# What you should do
Quote precisely the final stretch of the listing: start at the line containing "At what measured" and stop after the last line.

# Task input
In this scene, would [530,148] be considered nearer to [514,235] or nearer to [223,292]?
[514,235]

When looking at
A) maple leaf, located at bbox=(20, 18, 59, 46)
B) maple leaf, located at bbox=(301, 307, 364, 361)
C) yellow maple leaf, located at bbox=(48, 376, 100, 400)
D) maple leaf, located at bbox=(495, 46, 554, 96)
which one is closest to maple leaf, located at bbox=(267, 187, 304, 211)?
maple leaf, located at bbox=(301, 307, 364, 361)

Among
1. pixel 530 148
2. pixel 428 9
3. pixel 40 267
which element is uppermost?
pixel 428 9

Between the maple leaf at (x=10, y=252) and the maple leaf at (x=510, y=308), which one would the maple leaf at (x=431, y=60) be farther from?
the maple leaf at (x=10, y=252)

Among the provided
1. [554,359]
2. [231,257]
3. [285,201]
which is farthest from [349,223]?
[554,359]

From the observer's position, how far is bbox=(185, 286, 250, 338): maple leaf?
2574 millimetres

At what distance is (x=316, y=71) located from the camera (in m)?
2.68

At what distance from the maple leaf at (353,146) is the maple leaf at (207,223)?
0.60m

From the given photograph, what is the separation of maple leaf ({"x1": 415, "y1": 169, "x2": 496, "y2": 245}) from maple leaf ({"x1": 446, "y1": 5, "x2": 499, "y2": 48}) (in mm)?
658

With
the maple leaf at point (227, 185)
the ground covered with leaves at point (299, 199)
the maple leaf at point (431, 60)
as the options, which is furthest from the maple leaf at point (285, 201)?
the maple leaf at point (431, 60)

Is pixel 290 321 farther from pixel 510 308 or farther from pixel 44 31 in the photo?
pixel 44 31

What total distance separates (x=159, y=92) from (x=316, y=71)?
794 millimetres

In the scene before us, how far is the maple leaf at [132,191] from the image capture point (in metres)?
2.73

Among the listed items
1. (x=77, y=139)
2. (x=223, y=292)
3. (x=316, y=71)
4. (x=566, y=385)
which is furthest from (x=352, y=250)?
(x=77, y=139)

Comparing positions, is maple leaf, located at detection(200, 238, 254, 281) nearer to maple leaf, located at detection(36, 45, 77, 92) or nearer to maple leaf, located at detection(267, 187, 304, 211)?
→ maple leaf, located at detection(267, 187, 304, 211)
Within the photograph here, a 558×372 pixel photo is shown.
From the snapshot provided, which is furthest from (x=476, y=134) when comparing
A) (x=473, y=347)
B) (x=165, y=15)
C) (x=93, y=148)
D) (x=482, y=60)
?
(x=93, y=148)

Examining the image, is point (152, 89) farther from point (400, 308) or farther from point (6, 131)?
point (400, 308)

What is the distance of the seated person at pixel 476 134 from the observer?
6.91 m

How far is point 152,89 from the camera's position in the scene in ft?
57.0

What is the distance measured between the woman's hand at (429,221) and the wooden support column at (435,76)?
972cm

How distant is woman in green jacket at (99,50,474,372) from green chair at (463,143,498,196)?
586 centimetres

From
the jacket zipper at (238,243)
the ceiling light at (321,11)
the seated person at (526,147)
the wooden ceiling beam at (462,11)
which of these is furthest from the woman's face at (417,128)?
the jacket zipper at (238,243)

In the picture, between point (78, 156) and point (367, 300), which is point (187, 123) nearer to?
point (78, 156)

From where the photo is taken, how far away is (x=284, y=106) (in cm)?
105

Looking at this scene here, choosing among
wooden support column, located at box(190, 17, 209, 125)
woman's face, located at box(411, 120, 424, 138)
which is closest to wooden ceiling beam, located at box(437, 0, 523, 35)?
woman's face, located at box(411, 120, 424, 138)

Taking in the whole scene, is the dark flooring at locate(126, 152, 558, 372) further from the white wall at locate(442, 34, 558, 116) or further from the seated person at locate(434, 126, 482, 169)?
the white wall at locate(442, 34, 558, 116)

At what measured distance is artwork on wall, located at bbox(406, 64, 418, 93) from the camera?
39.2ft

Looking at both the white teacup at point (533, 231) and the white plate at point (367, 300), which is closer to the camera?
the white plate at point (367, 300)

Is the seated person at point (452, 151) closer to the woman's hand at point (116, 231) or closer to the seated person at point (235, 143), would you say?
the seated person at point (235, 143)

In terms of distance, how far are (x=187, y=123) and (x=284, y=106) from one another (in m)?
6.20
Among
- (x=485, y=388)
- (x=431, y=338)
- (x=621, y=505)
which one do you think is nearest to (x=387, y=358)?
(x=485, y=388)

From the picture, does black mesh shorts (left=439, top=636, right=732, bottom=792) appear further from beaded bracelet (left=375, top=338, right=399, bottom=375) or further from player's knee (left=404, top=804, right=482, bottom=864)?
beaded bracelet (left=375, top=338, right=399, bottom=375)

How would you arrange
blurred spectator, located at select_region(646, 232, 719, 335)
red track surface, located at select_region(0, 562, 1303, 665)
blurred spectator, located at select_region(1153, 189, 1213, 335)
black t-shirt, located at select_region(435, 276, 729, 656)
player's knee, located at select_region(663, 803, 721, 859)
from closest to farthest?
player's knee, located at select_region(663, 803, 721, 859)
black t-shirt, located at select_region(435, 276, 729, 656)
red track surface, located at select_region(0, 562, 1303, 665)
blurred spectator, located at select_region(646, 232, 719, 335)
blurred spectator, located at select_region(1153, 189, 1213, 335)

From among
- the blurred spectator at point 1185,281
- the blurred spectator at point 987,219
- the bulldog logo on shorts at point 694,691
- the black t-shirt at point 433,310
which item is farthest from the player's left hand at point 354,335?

# Expected answer
At what measured distance is artwork on wall, located at bbox(406, 64, 418, 93) from the camera?
39.2ft

Looking at both the white teacup at point (533, 231) and the white plate at point (367, 300), which is closer to the camera?
the white plate at point (367, 300)

Is the seated person at point (452, 151) closer to the woman's hand at point (116, 231) or closer to the seated person at point (235, 143), would you say?
the seated person at point (235, 143)

In terms of distance, how far are (x=187, y=123) and (x=284, y=106) from one another (in m)?
6.20
Among
- (x=485, y=388)
- (x=431, y=338)
- (x=621, y=505)
which one do you think is nearest to (x=387, y=358)?
(x=485, y=388)

From the picture, does black mesh shorts (left=439, top=636, right=732, bottom=792) appear further from beaded bracelet (left=375, top=338, right=399, bottom=375) or further from player's knee (left=404, top=804, right=482, bottom=864)?
beaded bracelet (left=375, top=338, right=399, bottom=375)

How would you arrange
blurred spectator, located at select_region(646, 232, 719, 335)
red track surface, located at select_region(0, 562, 1303, 665)
blurred spectator, located at select_region(1153, 189, 1213, 335)
black t-shirt, located at select_region(435, 276, 729, 656)
player's knee, located at select_region(663, 803, 721, 859)
from closest to farthest?
player's knee, located at select_region(663, 803, 721, 859)
black t-shirt, located at select_region(435, 276, 729, 656)
red track surface, located at select_region(0, 562, 1303, 665)
blurred spectator, located at select_region(646, 232, 719, 335)
blurred spectator, located at select_region(1153, 189, 1213, 335)

From among
- the blurred spectator at point 1185,281
- the blurred spectator at point 987,219
- the bulldog logo on shorts at point 694,691
- the black t-shirt at point 433,310
which item is farthest from the player's left hand at point 354,335?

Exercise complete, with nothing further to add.